Letters to the Editor
We welcome your opinions and letters with name and address. We will edit when necessary. Include your name, address and phone number for verification. Mail them to Bay Weekly, P.O. Box 358, Deale, MD 20751 • E-mail them to [email protected]. or submit your letters on line, click here
The Multiplying Power of One
Dear Bay Weekly:
Thank you for the editorial some weeks back about each person trying to do his/her little bit to help save the Bay [Junk Packaging: Where Do You Draw the Line? Vol. xvi, No. 17: April 24]. I would never buy Brawny, in any case, so I didn’t figure that would count.
Since both the Maryland legislature and Gov. O’Malley gave in to the soap company lobbyists about giving them more time to get rid of phosphates in dishwashing detergents, my idea is that we as consumers have the most power anyway.
I found an excellent detergent, called Palmolive Gel ECO, with zero phosphates, at Kmart, and at a reasonable price.
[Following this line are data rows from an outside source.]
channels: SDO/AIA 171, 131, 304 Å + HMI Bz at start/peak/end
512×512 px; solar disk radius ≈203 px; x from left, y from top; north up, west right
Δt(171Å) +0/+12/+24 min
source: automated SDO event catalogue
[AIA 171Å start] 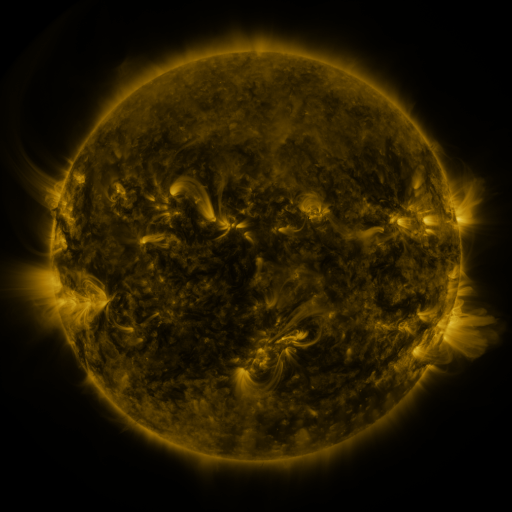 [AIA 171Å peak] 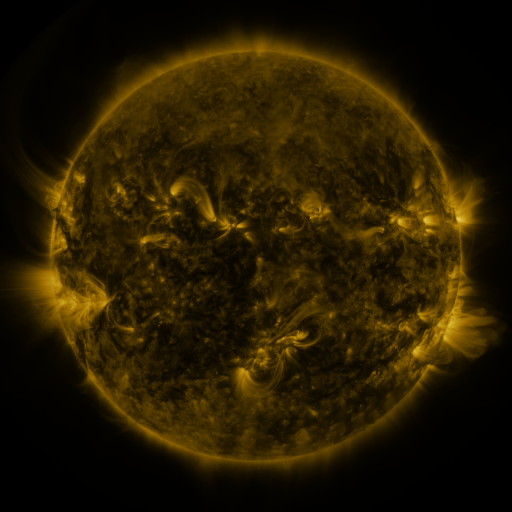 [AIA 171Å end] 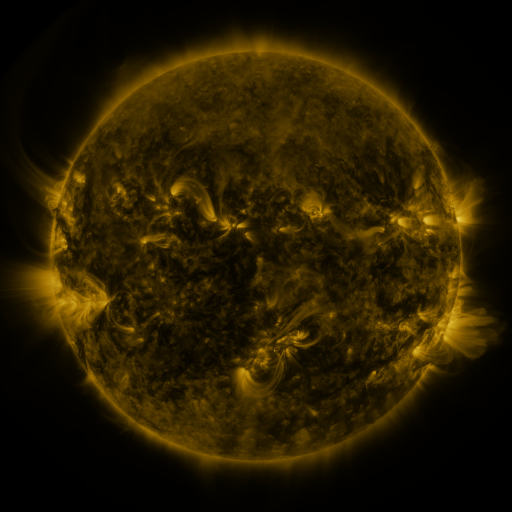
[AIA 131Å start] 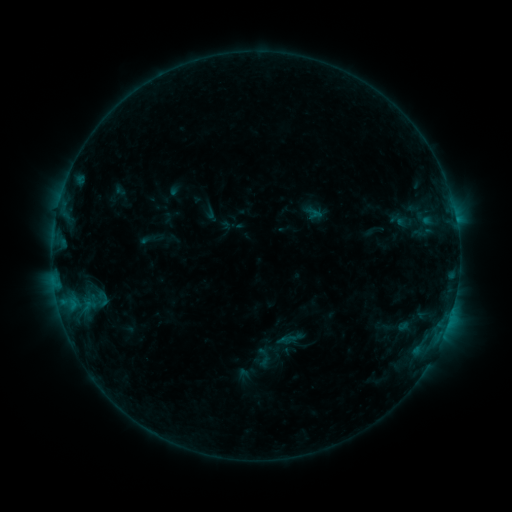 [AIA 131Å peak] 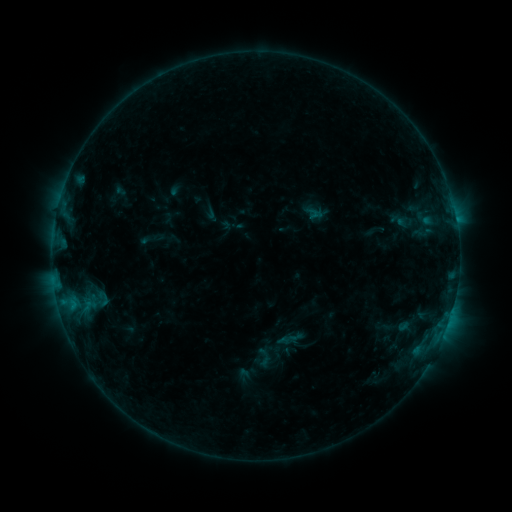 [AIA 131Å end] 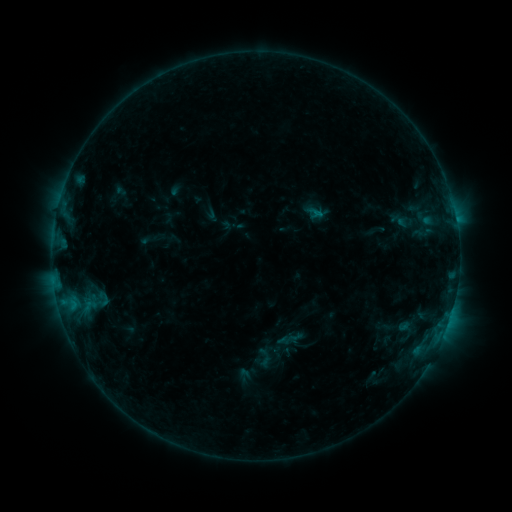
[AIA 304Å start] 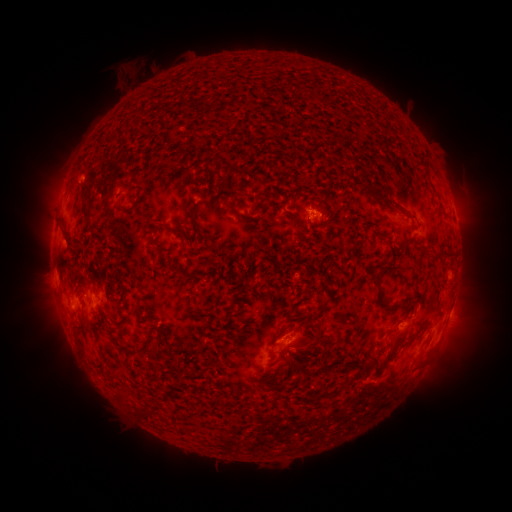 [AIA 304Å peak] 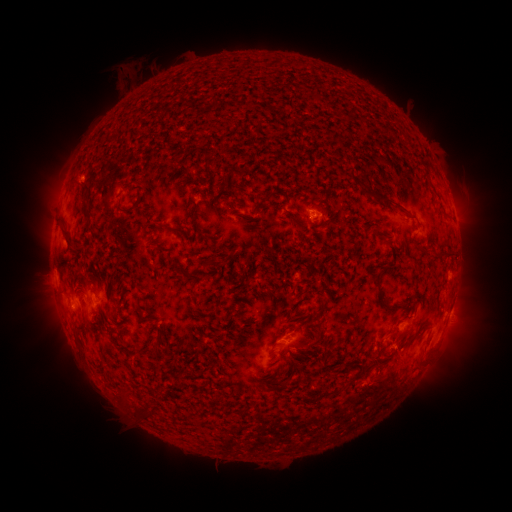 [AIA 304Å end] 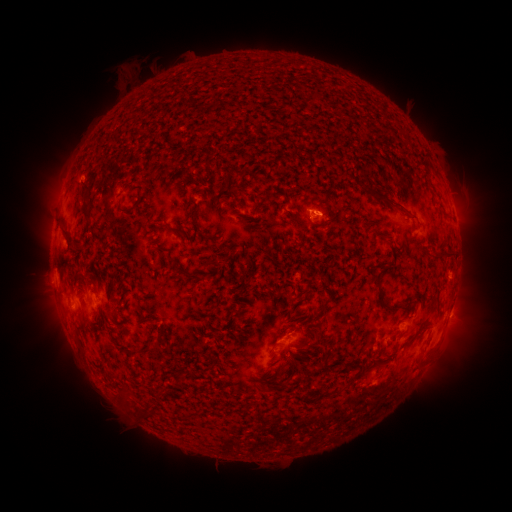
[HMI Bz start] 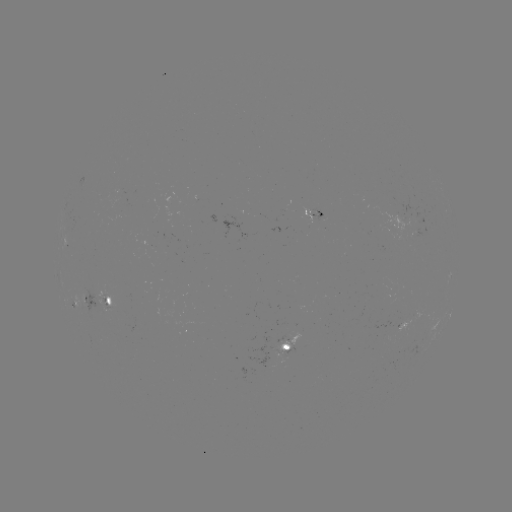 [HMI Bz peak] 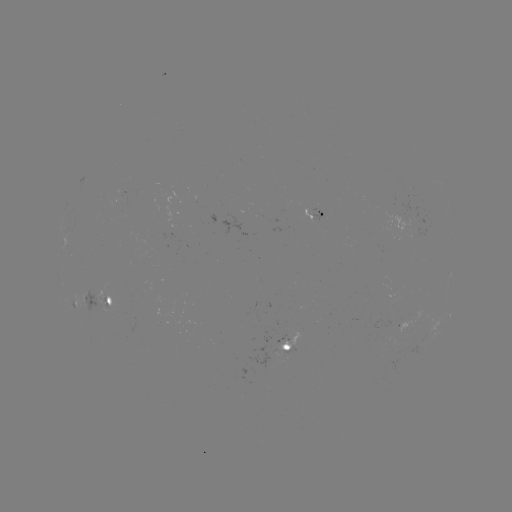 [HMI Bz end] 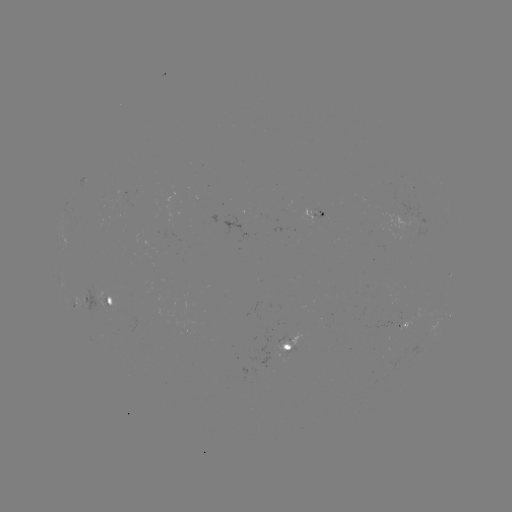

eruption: [362, 327, 423, 404]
I used this Palmolive ECO for my last load of dishes and they came out sparkling.
I have resolved never to buy or use phosphates. Today I sent out emails to almost 50 friends and acquaintances, telling them of my decision and inviting them to join me and to tell their 50 best friends about it!
Barbara Miller, Fairhaven
Tearman Knows Elbow Grease
Dear Bay Weekly:
Margaret Tearman’s article “Fresh Paint, New Mulch and a Little Elbow Grease” [Vol. xvi, No. 18: May 1] is wonderful! I love it. You so captured the experience of getting ready to show a home on Maryland Home and Garden Pilgrimage. It made me laugh out loud with delight. Thank you so much.
Nita Walden, Public Relations Director: Maryland Home and Garden Pilgrimage
New Regs Hurt Recreational Crabbers
Dear Bay Weekly:
This letter is in reference to the new Maryland Fisheries 2008 Blue Crab Regulatory Proposals.
The regulations are punishing recreational crabbers. I feel that if commercial crabbers were required to remove their commercial pots [overnight} as the recreational crabbers are, the Bay would replenish the blue crab population in one year.
The state’s solution is to prohibit all recreational crabbers from harvesting females. This solution does not apply to the commercial crabbing industry. Make the same rules apply to the commercial crabbers as the recreational crabbers.
The crabbing industry is allowed to take female crabs all season until September and October with restricted bushel amounts. This does not seem fair. The recreational crabber does not put hundreds of pots out or dredge the Bay for crabs during the winter months.
The recreational crabber has to comply with regulation by not crabbing on Wednesdays and [abiding by] the 51⁄4-inch blue crab rule July 15 thru December 15. The recreational crabber must carry a ruler to measure the crab to make sure no laws are broken.
[Better to] restrict the amount of crab pots to five traps or strings per person.
We pay all the fees required by the state that help support the industry. So please be fair and allow the recreational crabber to have fair regulations that are consistent compared to the rules for Maryland commercial crabbers.
R. Morrison, Solomons
Department of Corrections
Don’t Eat that She-Crab!
Thanks to a reader with good eye-mind attention, we see that we’ve not pictured what we preach. In a photo on page 31 of Bay Weekly’s Indispensable Guide to Summer 2008 on the Bay, the Atlantic blue crab apron-up (and oval, ending in a point) above the sink is a female, which friends of the species should eliminate from their diet and catch. Under a bi-state emergency effort to restore the once-abundant species by cutting the catch of female crabs by 34 percent, Maryland now forbids recreational crabbers from taking hard-shelled she-crabs. No she-crabs may be taken by commercial crabbers after October 22, and bushels of females will be limited from September 1 until that date.